The compound was exceptionally resistant to corrosion and highly non-stick, so it was quickly appropriated for coating the insides of atomic bombs and, shortly after the war, pots and pans.

But the convenience of sliding fried eggs off of a pan comes at a cost. When Teflon is heated, it releases toxins known as perfluorooctanoic acids, which have been dubbed by the Environmental Protection Agency as “likely carcinogenic.” These chemicals have also been linked to the development of PCOS in women and testicular cancer in men.

Toxins like those in Teflon aren’t limited to heavy-duty kitchen appliances, either. Various formulations of these toxic compounds are found in clothing, as well. 

Leggings on display at a popular athletic wear retailer. The fabric used to construct these garments is made out of PFAs. (Megan Sibley)

According to a study published in Environmental Science and Technology, the moisture from sweat leaches the phthalates and plastics from workout clothes. This makes them available for absorption into the body. Once absorbed, these chemicals can either mimic or block female sex hormones or suppress the production of male sex hormones.

“They’re estrogen mimickers,” naturopath and nutritionist Kristine Wallace said. “They’re not estrogen … Our body thinks it’s estrogen.” 

But according to Wallace, not every endocrine system is equally equipped to detoxify itself from these endocrine disrupting chemicals.  

“(Let’s say) two people drink out of a plastic water bottle all the time,” says Wallace. “One person might have issues with it. It might … disrupt their endocrine system in that maybe their periods get messed up or their thyroid ends up with issues — it becomes hypothyroid. But the other person might not because they may have a detox system in their body that works OK.” 

According to Wallace, the body’s ability to detoxify itself is something a person is born with, and there are ways to identity this genetic predisposition.

“Some of those 23andMe tests … they will test for your detox pathways,” he said. “They’re called CYP pathways. And these pathways are different. They should be the same in everybody, but they’re different because your chromosomal or genetic makeup will affect them.”

According to a paper published in the National Library of Medicine, these CYP pathways are also responsible for variations in drug tolerance across populations.

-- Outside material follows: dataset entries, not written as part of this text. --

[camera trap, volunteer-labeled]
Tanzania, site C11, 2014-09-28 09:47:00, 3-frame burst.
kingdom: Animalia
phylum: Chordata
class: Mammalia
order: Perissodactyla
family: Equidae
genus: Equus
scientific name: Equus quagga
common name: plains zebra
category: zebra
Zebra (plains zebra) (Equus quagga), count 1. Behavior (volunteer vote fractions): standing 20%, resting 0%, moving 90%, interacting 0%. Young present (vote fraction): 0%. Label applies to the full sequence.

“That’s why some people can drink caffeine and never feel like it’s affecting them,” Wallace remarked. “While (other) people, as soon as they have a sip of caffeine, they’re fully shaking and feeling the effect.”

Brynnly Keate may be one of those people born with an exceptional detoxification system.

Keate was diagnosed with both hypothyroidism and Hashimoto’s disease. She was also urged by her doctors to remove her thyroid, but unwilling to take on the complications of such a procedure, she initially chose a similar treatment path to Clark. 

She was prescribed an exceptionally high dose of natural medicine made from animal thyroid called Armour Thyroid by a naturopathic chiropractor. Unbeknownst to her at the time, her dose was so high that her hypothyroidism became hyperthyroidism, which prevented her from ovulating and becoming pregnant with her second child.

Another functional doctor told her to cut all the usual suspects laden with hormone disrupting pesticides from her diet, such as gluten, dairy, sugar and corn. She said she did stop eating these foods, only to become miserable, isolated from her family and still unable to get pregnant, as she had been trying to do.

She eventually dropped these natural remedies and got on a dose of levothyroxine, she said.

“I got pregnant within like three or four weeks and felt a million times better,” Keate said.

As far as detoxification goes, Keate won the genetic lottery. But, as with Clark, not everyone can be so lucky.

Clark had to conduct a thorough upheaval of her consumption habits; she cut out all processed foods, porous fruits and vegetables, personal care products contaminated with these chemicals, and for the last fifteen years, she’s been in remission.